Problem to work on: Return exactly the lines from the one containing "class: Aves" through the last line of the records below, both included, and leave out any pictures.

Dataset records:
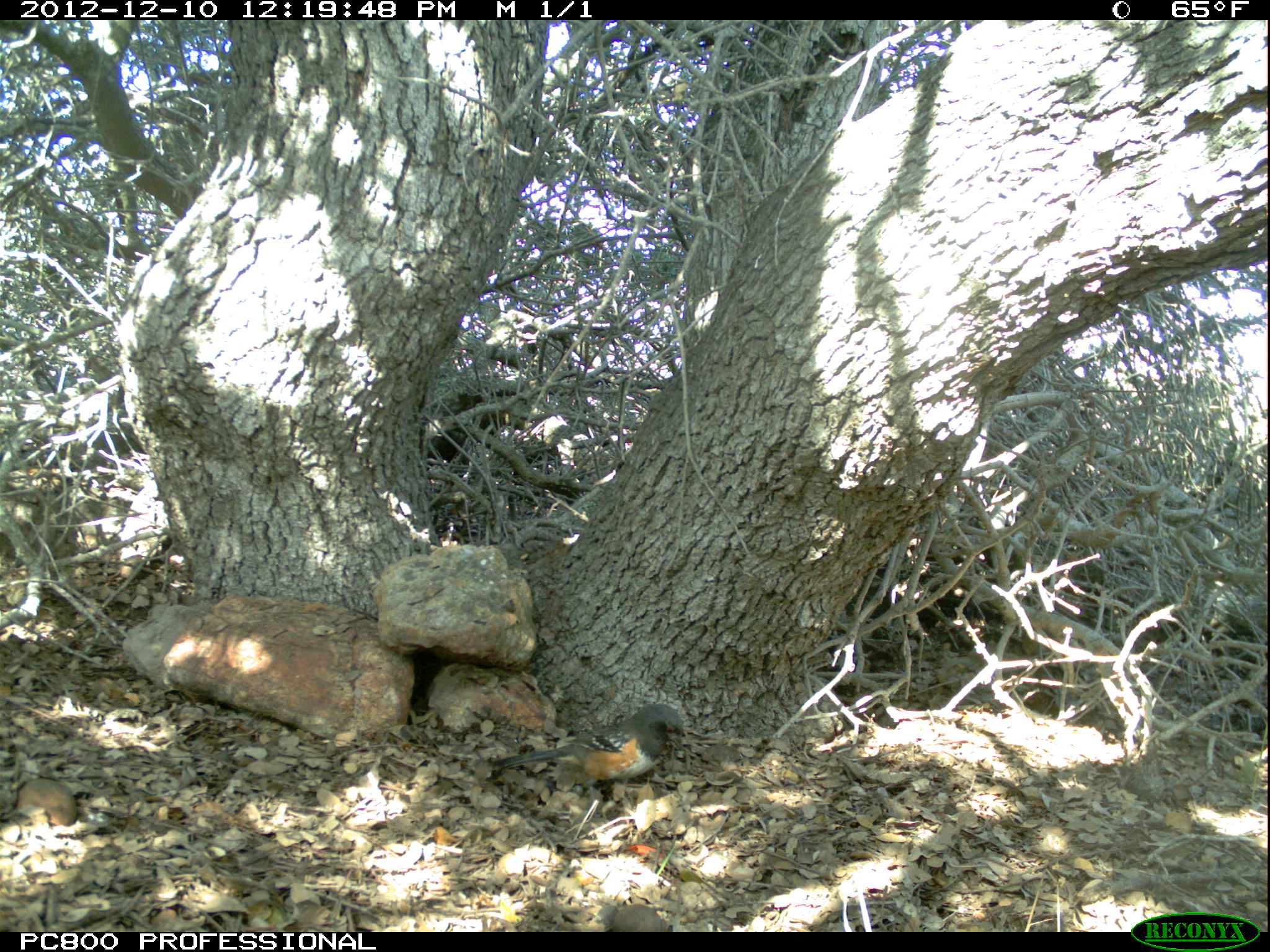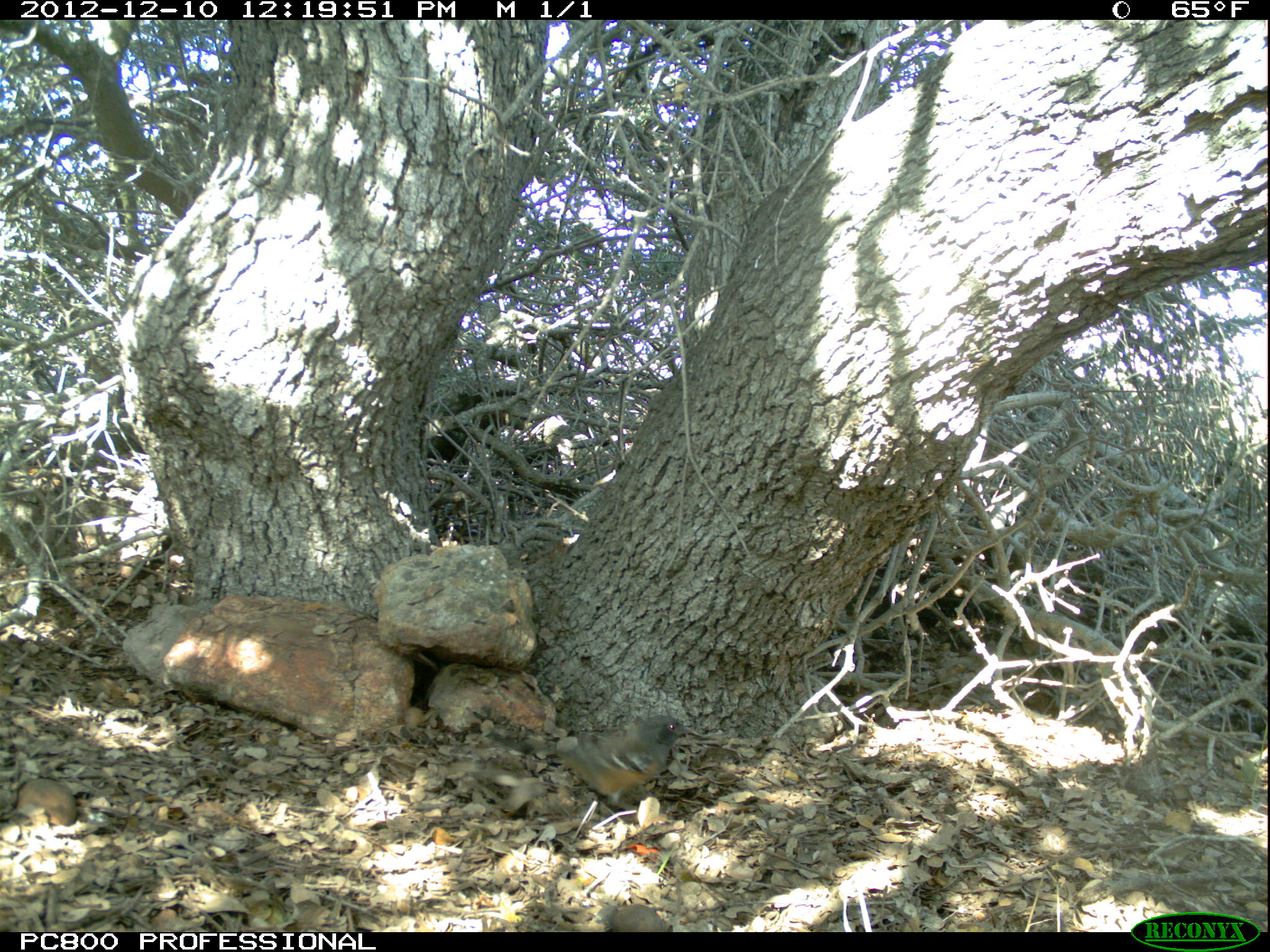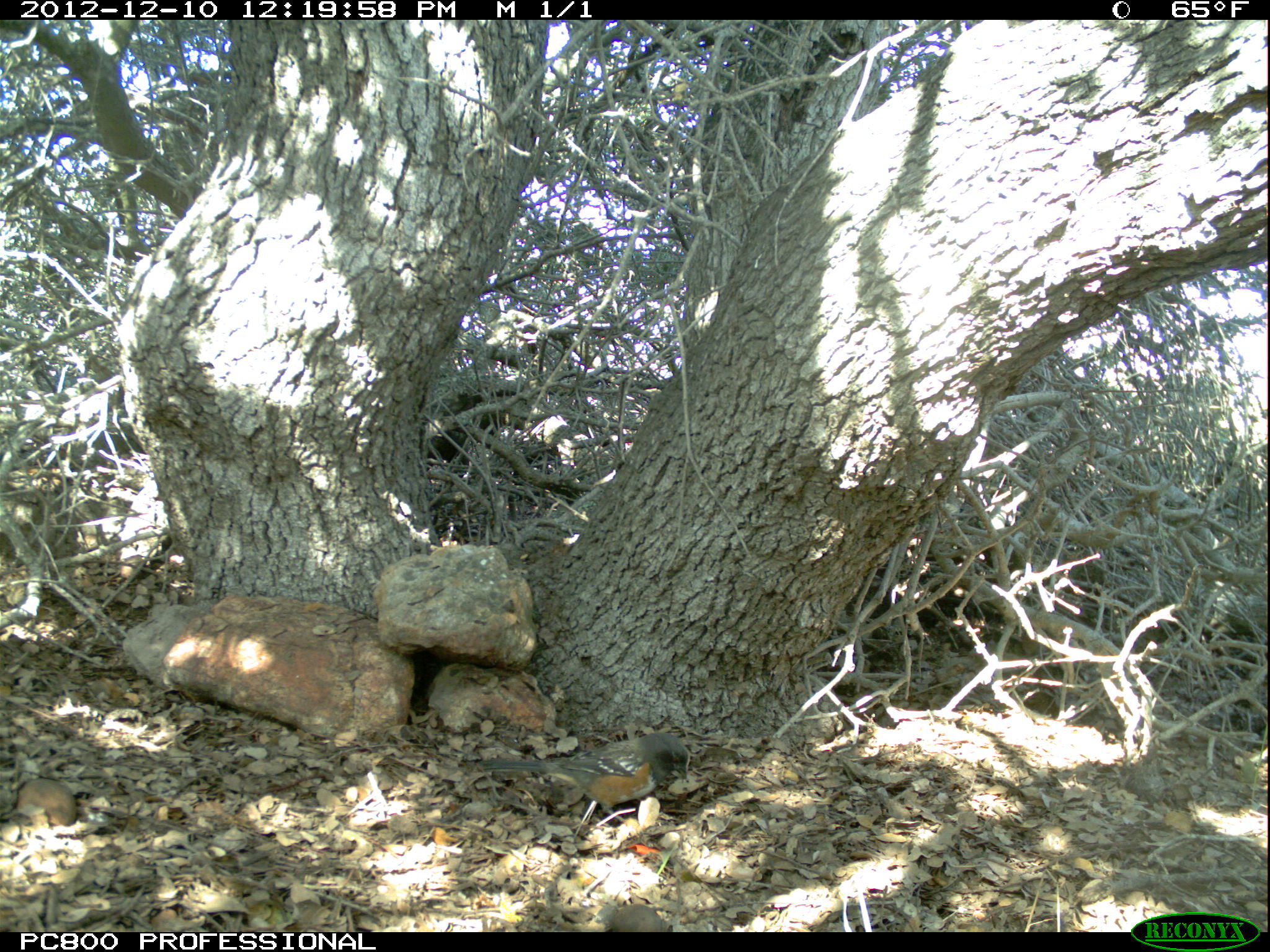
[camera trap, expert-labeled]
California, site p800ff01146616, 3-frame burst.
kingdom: Animalia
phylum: Chordata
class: Aves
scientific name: Aves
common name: bird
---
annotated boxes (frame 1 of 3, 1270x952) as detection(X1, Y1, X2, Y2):
bird: detection(487, 703, 689, 818)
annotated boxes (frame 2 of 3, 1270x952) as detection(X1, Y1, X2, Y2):
bird: detection(471, 704, 702, 829)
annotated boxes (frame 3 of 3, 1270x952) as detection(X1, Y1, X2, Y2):
bird: detection(474, 732, 692, 843)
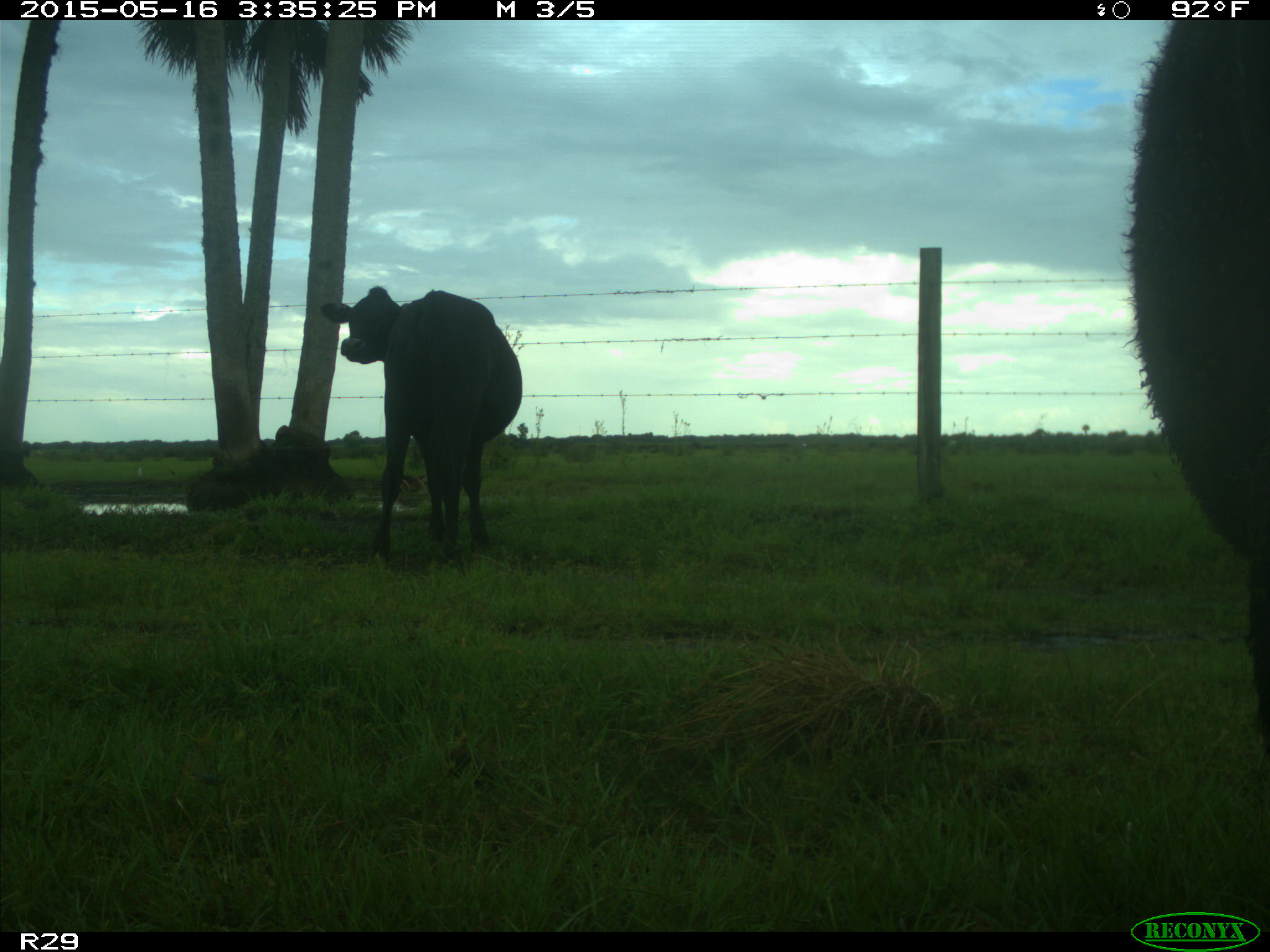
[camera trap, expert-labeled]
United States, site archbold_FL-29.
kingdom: Animalia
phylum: Chordata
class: Mammalia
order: Artiodactyla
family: Bovidae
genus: Bos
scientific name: Bos taurus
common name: domestic cow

Task output:
class: Aves
scientific name: Aves
common name: bird
---
annotated boxes (frame 1 of 3, 1270x952) as detection(X1, Y1, X2, Y2):
bird: detection(487, 703, 689, 818)
annotated boxes (frame 2 of 3, 1270x952) as detection(X1, Y1, X2, Y2):
bird: detection(471, 704, 702, 829)
annotated boxes (frame 3 of 3, 1270x952) as detection(X1, Y1, X2, Y2):
bird: detection(474, 732, 692, 843)
[camera trap, expert-labeled]
United States, site archbold_FL-29.
kingdom: Animalia
phylum: Chordata
class: Mammalia
order: Artiodactyla
family: Bovidae
genus: Bos
scientific name: Bos taurus
common name: domestic cow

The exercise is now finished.